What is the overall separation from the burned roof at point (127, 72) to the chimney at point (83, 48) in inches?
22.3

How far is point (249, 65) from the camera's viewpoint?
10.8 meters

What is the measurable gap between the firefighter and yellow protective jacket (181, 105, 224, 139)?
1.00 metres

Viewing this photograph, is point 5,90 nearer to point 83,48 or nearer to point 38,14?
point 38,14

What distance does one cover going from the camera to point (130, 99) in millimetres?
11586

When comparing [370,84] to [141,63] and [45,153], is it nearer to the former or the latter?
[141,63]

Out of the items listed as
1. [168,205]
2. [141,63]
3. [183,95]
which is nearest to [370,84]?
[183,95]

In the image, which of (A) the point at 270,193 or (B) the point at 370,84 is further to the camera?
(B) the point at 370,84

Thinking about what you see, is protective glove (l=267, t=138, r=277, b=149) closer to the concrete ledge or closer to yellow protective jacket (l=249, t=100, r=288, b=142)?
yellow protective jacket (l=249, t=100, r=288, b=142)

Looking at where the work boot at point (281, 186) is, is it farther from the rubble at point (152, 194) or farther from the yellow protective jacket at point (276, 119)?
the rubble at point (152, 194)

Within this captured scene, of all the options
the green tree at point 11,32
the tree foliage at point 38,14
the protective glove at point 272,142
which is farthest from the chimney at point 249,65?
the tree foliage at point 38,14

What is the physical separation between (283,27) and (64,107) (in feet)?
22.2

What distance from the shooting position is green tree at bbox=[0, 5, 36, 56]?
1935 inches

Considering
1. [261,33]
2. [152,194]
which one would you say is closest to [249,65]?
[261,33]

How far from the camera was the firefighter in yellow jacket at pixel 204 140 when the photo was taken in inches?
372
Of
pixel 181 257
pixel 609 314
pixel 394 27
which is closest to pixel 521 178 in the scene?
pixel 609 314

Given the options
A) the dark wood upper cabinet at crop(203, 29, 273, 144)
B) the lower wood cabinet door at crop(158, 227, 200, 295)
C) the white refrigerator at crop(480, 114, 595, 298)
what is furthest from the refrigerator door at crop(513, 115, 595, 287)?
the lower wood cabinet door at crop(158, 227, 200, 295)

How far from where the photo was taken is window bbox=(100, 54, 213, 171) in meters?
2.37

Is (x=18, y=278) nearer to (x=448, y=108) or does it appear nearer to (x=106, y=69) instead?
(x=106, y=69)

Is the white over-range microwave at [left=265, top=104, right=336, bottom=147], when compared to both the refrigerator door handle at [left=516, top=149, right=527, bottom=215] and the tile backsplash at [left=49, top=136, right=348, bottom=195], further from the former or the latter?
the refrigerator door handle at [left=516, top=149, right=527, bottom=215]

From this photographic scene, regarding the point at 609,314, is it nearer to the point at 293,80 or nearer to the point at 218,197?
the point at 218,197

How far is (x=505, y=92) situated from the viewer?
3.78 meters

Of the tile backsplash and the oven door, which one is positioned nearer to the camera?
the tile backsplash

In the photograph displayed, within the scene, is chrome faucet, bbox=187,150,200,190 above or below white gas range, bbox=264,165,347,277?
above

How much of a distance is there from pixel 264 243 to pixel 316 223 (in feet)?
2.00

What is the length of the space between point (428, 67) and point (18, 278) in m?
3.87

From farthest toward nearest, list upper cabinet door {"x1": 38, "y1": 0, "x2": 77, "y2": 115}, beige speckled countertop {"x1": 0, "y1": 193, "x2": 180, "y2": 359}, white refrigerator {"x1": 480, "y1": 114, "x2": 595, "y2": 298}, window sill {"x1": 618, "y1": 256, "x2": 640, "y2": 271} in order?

****************

*Required task*:
Copy out every item above word for word, line by line, with nothing changed.

*The output*:
What is the overall separation from the burned roof at point (127, 72) to the chimney at point (83, 48) in inches?
22.3

How far is point (249, 65) from the camera's viewpoint?
10.8 meters

What is the measurable gap between the firefighter and yellow protective jacket (181, 105, 224, 139)?
1.00 metres

Viewing this photograph, is point 5,90 nearer to point 83,48 or nearer to point 38,14?
point 38,14

What distance does one cover going from the camera to point (130, 99) in millimetres?
11586

When comparing [370,84] to [141,63] and [45,153], is it nearer to the former or the latter?
[141,63]

Out of the items listed as
1. [168,205]
2. [141,63]
3. [183,95]
which is nearest to [370,84]?
[183,95]

In the image, which of (A) the point at 270,193 or (B) the point at 370,84 is further to the camera?
(B) the point at 370,84

Thinking about what you see, is protective glove (l=267, t=138, r=277, b=149) closer to the concrete ledge or closer to yellow protective jacket (l=249, t=100, r=288, b=142)?
yellow protective jacket (l=249, t=100, r=288, b=142)

Looking at where the work boot at point (281, 186) is, is it farther from the rubble at point (152, 194) or farther from the yellow protective jacket at point (276, 119)?
the rubble at point (152, 194)

Within this captured scene, of all the options
the green tree at point 11,32
the tree foliage at point 38,14
the protective glove at point 272,142
which is farthest from the chimney at point 249,65?
the tree foliage at point 38,14

What is the physical separation between (283,27) and (64,107) (in feet)?
22.2

What distance from the shooting position is green tree at bbox=[0, 5, 36, 56]?
1935 inches

Considering
1. [261,33]
2. [152,194]
which one would you say is closest to [249,65]?
[261,33]

How far from the camera was the firefighter in yellow jacket at pixel 204 140 when the photo was taken in inches?
372
Of
pixel 181 257
pixel 609 314
pixel 394 27
which is closest to pixel 521 178 in the scene?
pixel 609 314

Given the options
A) the dark wood upper cabinet at crop(203, 29, 273, 144)
B) the lower wood cabinet door at crop(158, 227, 200, 295)
C) the white refrigerator at crop(480, 114, 595, 298)
what is furthest from the refrigerator door at crop(513, 115, 595, 287)?
the lower wood cabinet door at crop(158, 227, 200, 295)

How far from where the photo was taken is window bbox=(100, 54, 213, 171) in meters?
2.37

Is (x=18, y=278) nearer to (x=448, y=108) or does it appear nearer to (x=106, y=69) instead?
(x=106, y=69)

Is the white over-range microwave at [left=265, top=104, right=336, bottom=147], when compared to both the refrigerator door handle at [left=516, top=149, right=527, bottom=215] and the tile backsplash at [left=49, top=136, right=348, bottom=195], further from the former or the latter?
the refrigerator door handle at [left=516, top=149, right=527, bottom=215]

From this photographic scene, regarding the point at 609,314, is it nearer to the point at 293,80 or nearer to the point at 218,197?
the point at 218,197

How far is (x=505, y=92) situated from the viewer?
3.78 meters

Of the tile backsplash and the oven door, which one is positioned nearer to the camera?
the tile backsplash

In the photograph displayed, within the scene, is chrome faucet, bbox=187,150,200,190 above or below white gas range, bbox=264,165,347,277?
above

How much of a distance is there from pixel 264 243 to pixel 316 223 (in feet)?
2.00

What is the length of the space between point (428, 67) and point (18, 278) in m?
3.87

From farthest toward nearest, list upper cabinet door {"x1": 38, "y1": 0, "x2": 77, "y2": 115}, beige speckled countertop {"x1": 0, "y1": 193, "x2": 180, "y2": 359}, white refrigerator {"x1": 480, "y1": 114, "x2": 595, "y2": 298}, window sill {"x1": 618, "y1": 256, "x2": 640, "y2": 271} in order?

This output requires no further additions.